Rights watchdogs denounce Taba bombings trial

Posted on 14/12/200617/01/2021 By 3arabawy

Great news to all those concerned with police brutality and justice in Egypt.

The Taba bombings trial–which witnessed harsh sentences of executions and prison terms based on confessions extracted from the suspects under torture–is coming under strong criticism from rights watchdogs inside Egypt and abroad.

Human Rights Watch denounced the trial in a statement:

Serious allegations of torture and forced confessions, as well as prolonged incommunicado detention and lack of consultation with counsel, raise significant doubts about the fairness of the trial, which Human Rights Watch monitored.

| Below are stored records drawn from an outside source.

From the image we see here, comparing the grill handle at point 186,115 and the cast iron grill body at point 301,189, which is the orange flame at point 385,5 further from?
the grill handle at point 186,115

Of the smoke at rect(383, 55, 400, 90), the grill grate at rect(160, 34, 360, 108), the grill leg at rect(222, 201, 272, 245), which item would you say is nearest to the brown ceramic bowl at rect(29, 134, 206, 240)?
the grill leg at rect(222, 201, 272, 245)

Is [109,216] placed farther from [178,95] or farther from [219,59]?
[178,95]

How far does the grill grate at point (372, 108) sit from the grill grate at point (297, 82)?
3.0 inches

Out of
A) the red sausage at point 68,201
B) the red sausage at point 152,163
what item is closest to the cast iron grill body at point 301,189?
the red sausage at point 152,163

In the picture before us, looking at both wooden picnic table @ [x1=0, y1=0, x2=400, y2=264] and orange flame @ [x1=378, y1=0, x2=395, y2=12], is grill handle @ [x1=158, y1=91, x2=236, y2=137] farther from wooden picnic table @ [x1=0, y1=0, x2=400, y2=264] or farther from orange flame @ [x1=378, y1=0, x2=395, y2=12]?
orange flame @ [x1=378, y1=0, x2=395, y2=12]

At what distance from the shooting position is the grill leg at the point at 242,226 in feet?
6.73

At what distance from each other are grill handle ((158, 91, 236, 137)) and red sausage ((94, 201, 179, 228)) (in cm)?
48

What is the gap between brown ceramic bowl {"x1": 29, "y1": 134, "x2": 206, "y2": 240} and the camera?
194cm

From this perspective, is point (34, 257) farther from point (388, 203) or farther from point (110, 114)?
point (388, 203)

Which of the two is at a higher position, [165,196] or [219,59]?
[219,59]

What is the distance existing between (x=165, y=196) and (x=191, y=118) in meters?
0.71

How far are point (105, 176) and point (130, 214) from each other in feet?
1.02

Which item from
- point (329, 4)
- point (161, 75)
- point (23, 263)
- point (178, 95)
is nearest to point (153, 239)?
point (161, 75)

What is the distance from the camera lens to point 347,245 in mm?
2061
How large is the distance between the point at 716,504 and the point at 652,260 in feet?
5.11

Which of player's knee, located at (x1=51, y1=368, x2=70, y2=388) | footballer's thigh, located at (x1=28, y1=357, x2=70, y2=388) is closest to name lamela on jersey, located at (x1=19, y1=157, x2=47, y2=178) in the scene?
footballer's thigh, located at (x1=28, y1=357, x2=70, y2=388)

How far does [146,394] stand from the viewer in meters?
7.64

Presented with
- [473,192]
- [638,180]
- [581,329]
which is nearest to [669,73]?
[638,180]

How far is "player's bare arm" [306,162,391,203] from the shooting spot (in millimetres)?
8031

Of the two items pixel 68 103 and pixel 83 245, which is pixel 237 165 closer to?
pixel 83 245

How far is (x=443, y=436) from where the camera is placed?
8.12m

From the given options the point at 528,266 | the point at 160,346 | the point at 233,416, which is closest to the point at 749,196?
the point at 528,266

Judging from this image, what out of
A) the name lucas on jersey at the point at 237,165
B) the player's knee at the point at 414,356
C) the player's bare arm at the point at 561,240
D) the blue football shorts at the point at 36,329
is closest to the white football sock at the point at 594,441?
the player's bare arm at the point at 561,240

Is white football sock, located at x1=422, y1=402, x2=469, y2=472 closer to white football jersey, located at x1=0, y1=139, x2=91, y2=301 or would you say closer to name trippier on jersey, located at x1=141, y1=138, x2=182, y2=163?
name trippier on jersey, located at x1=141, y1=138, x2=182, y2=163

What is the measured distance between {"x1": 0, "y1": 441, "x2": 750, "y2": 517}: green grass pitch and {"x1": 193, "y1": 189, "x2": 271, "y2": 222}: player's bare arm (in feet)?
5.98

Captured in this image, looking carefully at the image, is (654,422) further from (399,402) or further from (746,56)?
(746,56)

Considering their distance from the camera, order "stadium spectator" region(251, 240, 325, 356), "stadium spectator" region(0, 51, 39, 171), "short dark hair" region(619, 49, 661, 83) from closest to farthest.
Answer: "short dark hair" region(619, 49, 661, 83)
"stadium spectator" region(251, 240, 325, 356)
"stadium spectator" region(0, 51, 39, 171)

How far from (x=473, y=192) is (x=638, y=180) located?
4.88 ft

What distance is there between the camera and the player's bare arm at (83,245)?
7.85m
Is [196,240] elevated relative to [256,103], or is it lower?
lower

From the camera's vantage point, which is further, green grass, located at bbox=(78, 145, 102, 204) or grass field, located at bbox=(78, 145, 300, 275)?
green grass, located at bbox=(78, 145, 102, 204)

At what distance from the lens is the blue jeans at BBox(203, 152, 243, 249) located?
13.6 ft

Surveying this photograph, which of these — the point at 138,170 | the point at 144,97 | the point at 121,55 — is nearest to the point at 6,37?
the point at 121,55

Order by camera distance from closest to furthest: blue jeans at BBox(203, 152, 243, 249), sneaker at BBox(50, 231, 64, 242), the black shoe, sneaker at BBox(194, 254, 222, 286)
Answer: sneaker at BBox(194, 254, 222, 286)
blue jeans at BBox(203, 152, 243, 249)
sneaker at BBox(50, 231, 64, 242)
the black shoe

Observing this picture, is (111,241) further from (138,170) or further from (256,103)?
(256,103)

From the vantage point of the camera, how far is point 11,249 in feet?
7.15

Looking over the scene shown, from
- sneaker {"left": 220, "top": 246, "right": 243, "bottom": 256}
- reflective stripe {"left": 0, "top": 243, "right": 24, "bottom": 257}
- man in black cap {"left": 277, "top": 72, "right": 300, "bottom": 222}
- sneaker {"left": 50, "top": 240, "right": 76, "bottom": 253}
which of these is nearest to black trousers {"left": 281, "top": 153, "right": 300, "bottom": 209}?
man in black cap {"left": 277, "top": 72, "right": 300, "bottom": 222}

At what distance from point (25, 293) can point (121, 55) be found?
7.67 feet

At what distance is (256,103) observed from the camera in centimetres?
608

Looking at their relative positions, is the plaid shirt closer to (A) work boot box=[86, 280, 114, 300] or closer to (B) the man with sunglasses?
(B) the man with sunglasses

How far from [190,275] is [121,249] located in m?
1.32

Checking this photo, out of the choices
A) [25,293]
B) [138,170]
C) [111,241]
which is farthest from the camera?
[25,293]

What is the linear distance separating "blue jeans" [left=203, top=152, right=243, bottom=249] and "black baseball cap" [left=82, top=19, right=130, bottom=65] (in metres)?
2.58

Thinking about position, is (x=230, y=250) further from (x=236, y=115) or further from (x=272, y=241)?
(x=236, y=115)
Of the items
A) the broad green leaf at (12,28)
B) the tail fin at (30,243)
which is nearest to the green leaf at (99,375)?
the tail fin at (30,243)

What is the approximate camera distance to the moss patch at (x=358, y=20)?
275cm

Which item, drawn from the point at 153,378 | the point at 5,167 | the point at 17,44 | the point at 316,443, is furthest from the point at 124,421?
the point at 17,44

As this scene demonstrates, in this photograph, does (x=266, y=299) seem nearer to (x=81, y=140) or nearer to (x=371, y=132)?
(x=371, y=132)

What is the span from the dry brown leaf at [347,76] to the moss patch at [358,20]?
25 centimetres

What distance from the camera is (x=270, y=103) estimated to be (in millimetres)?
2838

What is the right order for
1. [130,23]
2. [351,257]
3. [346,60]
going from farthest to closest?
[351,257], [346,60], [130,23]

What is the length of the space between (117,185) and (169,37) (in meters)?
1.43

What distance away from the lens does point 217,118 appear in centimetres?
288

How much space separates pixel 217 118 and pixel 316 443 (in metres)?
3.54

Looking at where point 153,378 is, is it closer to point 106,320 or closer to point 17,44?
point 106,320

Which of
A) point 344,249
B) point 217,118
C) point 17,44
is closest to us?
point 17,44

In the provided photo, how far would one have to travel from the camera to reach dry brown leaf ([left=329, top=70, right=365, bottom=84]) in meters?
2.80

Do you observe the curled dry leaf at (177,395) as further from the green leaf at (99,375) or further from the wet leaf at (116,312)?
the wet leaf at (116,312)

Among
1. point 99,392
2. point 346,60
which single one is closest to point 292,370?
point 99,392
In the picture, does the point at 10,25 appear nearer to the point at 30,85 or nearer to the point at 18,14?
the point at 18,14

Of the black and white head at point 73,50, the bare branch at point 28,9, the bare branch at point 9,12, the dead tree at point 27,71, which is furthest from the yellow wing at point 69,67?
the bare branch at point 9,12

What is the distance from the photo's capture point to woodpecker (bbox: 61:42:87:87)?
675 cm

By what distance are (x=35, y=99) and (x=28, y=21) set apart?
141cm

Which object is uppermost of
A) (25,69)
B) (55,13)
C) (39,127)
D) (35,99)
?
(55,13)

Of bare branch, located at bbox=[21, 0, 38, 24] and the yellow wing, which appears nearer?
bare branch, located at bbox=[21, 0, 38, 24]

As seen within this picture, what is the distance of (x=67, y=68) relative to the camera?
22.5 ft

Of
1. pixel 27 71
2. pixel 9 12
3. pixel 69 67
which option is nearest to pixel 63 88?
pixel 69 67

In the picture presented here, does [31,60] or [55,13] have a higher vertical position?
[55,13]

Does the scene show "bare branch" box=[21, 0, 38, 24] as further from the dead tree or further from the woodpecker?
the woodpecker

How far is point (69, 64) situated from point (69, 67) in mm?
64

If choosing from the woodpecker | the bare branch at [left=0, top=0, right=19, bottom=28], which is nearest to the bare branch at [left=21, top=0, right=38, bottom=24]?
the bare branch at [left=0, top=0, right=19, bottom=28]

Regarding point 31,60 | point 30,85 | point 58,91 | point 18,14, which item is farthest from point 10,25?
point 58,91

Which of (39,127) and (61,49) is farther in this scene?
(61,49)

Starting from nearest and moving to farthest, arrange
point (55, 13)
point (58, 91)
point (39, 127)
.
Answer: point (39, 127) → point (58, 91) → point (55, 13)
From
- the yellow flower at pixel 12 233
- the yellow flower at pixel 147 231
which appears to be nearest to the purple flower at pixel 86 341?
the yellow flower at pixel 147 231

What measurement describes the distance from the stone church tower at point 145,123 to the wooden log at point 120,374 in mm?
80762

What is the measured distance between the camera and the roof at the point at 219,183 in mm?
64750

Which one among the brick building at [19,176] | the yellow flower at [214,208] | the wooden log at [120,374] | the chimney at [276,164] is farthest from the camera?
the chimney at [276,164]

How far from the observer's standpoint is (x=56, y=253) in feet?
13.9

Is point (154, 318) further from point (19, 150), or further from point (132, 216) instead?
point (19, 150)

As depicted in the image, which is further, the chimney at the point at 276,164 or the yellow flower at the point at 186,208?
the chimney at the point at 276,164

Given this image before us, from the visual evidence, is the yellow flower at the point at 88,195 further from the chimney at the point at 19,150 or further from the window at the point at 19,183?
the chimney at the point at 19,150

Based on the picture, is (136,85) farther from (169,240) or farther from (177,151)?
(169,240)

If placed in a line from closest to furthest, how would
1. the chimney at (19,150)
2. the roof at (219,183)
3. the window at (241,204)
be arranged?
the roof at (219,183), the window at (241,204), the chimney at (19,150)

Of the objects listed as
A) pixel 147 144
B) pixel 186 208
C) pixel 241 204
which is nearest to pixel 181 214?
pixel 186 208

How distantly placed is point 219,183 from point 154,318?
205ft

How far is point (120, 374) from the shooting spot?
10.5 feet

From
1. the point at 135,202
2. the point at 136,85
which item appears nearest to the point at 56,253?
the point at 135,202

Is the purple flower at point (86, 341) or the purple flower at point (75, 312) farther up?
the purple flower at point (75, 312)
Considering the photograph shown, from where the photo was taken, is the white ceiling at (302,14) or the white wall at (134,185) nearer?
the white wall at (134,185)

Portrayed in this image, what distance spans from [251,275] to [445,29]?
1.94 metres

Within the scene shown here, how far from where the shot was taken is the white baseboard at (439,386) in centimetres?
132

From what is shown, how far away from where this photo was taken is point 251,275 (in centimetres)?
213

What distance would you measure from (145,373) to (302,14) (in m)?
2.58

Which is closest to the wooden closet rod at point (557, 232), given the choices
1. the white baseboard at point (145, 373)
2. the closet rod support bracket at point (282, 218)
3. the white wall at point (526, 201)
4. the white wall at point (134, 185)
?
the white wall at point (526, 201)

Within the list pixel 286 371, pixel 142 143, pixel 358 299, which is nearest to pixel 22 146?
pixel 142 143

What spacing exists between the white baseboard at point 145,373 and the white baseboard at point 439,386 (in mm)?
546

More importantly, the African Commission on Human Rights asked the Egyptian government to freeze the execution sentences:

Sentences of death were passed on the three defendants by the Egyptian State Security Emergency Court on 30 November. The Egyptian Initiative for Personal Rights and INTERIGHTS, the International Center for the Legal Protection of Human Rights, brought a complaint to the African Commission arguing a number of violations of the African Charter on Human and Peoples’ Rights, to which Egypt is a signatory. These include torture in detention, failure to meet fair trial standards and the absence of a right of appeal from a sentence of death.
The Commission has not yet ruled on the substance of the case, but has requested the Egyptian authorities to stay execution pending an urgent consideration of the complaint at its next session in the spring, 2007.

I’ve just spoken now with the mother of Osama al-Nakhlawi, one of the defendants sentenced to death. She did not know anything about the African Commission’s statement, so she was EUPHORIC… and is hoping Mubarak will not sign those death sentences. She also complained bitterly about denial of visits to her son for two months now. “I just want to see him,” she told me over the phone. “They will kill him, and I want to see him for the last time before they do that. This is tyranny. This is injustice. May God destroy their (police) homes as they destroyed ours.”

Amen.

Taba defendants’ families protest unfair verdicts

Posted on 09/12/200626/12/2020 By 3arabawy

Dozens of family members of the Taba bombings suspects started a sit-in at the Tagammu Party office in Arish Friday, to protest the unfair trial and harsh death and prison sentences.

Essam and Mursi released, but face threat of house arrest

Posted on 09/12/200602/02/2021 By 3arabawy

Dr. Essam el-Erian and Dr. Muhammad Mursi have been finally released today from prison, but they were put under house arrest by the State Security Prosecutor.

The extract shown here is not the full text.